- [EXERCISE MATERIALS]:
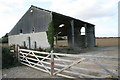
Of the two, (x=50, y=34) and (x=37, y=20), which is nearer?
(x=50, y=34)

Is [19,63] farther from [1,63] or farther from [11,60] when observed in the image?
[1,63]

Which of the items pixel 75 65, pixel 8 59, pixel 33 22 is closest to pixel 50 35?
pixel 33 22

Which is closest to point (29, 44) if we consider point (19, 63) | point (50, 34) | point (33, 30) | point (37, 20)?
point (33, 30)

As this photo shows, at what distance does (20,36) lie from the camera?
24.3 meters

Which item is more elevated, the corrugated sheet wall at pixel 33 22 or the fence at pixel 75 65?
the corrugated sheet wall at pixel 33 22

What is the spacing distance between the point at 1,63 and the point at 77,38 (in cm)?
2092

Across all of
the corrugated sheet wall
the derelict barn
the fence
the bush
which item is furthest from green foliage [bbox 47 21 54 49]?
the bush

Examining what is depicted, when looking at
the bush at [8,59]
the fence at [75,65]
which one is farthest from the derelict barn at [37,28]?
the fence at [75,65]

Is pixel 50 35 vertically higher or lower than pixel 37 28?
lower

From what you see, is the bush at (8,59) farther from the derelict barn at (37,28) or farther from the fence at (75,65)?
the derelict barn at (37,28)

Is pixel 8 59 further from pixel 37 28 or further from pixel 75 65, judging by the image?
pixel 37 28

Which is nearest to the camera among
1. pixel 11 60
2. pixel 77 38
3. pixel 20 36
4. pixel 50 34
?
pixel 11 60

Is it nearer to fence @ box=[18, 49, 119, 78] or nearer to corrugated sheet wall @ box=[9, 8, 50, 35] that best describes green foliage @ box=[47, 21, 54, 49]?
corrugated sheet wall @ box=[9, 8, 50, 35]

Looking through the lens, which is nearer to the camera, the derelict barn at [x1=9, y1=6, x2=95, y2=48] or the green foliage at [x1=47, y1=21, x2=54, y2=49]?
the green foliage at [x1=47, y1=21, x2=54, y2=49]
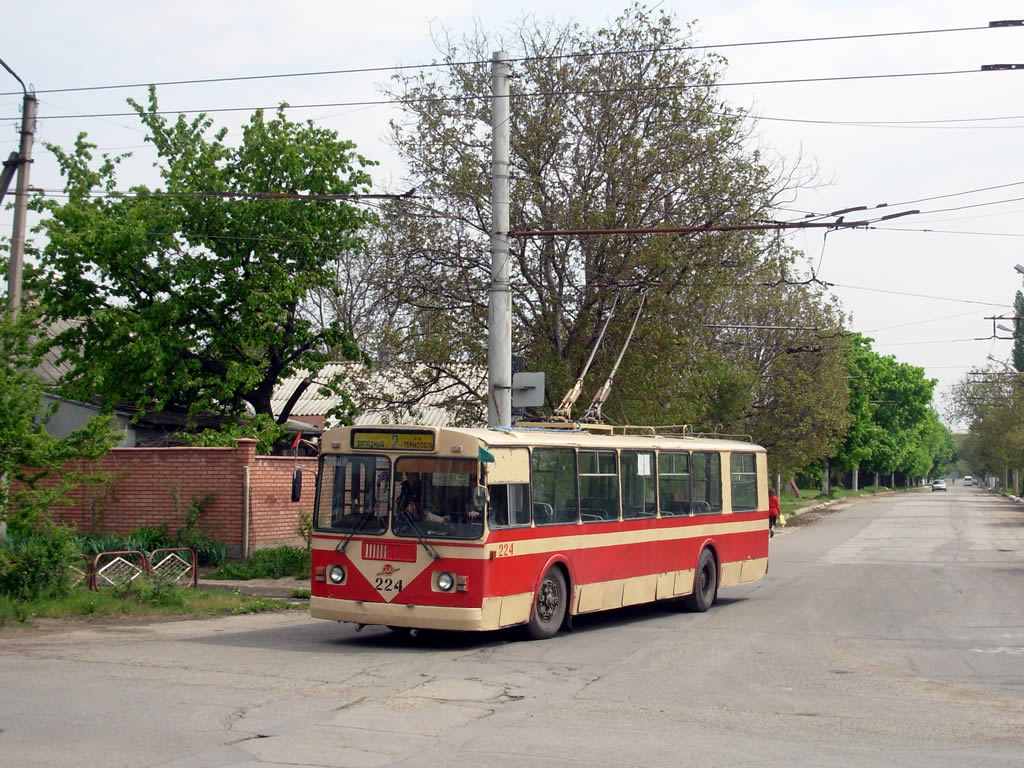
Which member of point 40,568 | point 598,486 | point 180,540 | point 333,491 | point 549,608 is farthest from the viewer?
point 180,540

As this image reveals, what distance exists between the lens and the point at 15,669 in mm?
11055

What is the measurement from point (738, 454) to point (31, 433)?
11040 mm

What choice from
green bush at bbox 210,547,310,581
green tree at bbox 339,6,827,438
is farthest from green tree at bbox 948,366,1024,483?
green bush at bbox 210,547,310,581

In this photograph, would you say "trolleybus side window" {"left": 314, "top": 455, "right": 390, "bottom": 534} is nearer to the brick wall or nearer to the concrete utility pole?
the concrete utility pole

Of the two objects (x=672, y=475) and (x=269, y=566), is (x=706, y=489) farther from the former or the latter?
(x=269, y=566)

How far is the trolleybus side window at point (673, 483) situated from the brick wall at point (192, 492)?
8.13m

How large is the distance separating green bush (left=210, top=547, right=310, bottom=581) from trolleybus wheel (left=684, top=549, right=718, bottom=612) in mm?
7164

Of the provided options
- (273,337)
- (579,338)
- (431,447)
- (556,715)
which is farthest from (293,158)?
(556,715)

- [WHAT YOU ARE ASKED TO DO]: Repeat the listing in full and exactly. Do not include any images.

- [EXERCISE ANSWER]:
Of the two, (x=50, y=34) and (x=37, y=20), which is nearer?
(x=50, y=34)

Is [19,63] farther from [1,63] or farther from [11,60] when observed in the image?
[1,63]

Which of the items pixel 75 65, pixel 8 59, pixel 33 22 is closest to pixel 50 35?
pixel 33 22

Which is closest to point (29, 44) if we consider point (19, 63) | point (50, 34) | point (33, 30) | point (37, 20)?
point (33, 30)

As this photo shows, at what distance does (20,36) lie from the camera?
24.3 meters

Which item is more elevated, the corrugated sheet wall at pixel 33 22 or the fence at pixel 75 65?
the corrugated sheet wall at pixel 33 22

What is the spacing distance between the point at 1,63 and the point at 77,38 (in cm)?
2092

Across all of
the corrugated sheet wall
the derelict barn
the fence
the bush
which item is furthest from green foliage [bbox 47 21 54 49]?
the bush

Examining what is depicted, when looking at
the bush at [8,59]
the fence at [75,65]
which one is farthest from the derelict barn at [37,28]?
the fence at [75,65]

Is pixel 50 35 vertically higher or lower than pixel 37 28?
lower

From what you see, is the bush at (8,59) farther from the derelict barn at (37,28) or farther from the fence at (75,65)?
the derelict barn at (37,28)

Is pixel 8 59 further from pixel 37 28 or further from pixel 75 65, judging by the image?
pixel 37 28

Which is nearest to the camera among
1. pixel 11 60
2. pixel 77 38
3. pixel 20 36
4. pixel 50 34
?
pixel 11 60

Is it nearer to fence @ box=[18, 49, 119, 78] or nearer to corrugated sheet wall @ box=[9, 8, 50, 35] that best describes green foliage @ box=[47, 21, 54, 49]?
corrugated sheet wall @ box=[9, 8, 50, 35]

Looking through the lens, which is nearer to the camera, the derelict barn at [x1=9, y1=6, x2=95, y2=48] or the green foliage at [x1=47, y1=21, x2=54, y2=49]?
the green foliage at [x1=47, y1=21, x2=54, y2=49]
Which member of point 40,568 | point 598,486 | point 180,540 | point 333,491 | point 549,608 is farthest from the viewer?
point 180,540

As this image reveals, what distance exists between the lens and the point at 15,669 in mm?
11055

What is the measurement from point (738, 454) to point (31, 433)?
11040 mm

What choice from
green bush at bbox 210,547,310,581
green tree at bbox 339,6,827,438
is farthest from green tree at bbox 948,366,1024,483?
green bush at bbox 210,547,310,581

In this photograph, would you say "trolleybus side window" {"left": 314, "top": 455, "right": 390, "bottom": 534} is nearer to the brick wall or nearer to the concrete utility pole?
the concrete utility pole

Of the two objects (x=672, y=475) and (x=269, y=566), is (x=706, y=489) farther from the former or the latter?
(x=269, y=566)

How far is the trolleybus side window at point (673, 483) situated from the brick wall at point (192, 492)?
8.13m

How large is the distance separating green bush (left=210, top=547, right=310, bottom=581) from trolleybus wheel (left=684, top=549, right=718, bottom=612) in mm?
7164

Of the provided options
- (273,337)
- (579,338)
- (431,447)
- (556,715)
which is farthest from (293,158)?
(556,715)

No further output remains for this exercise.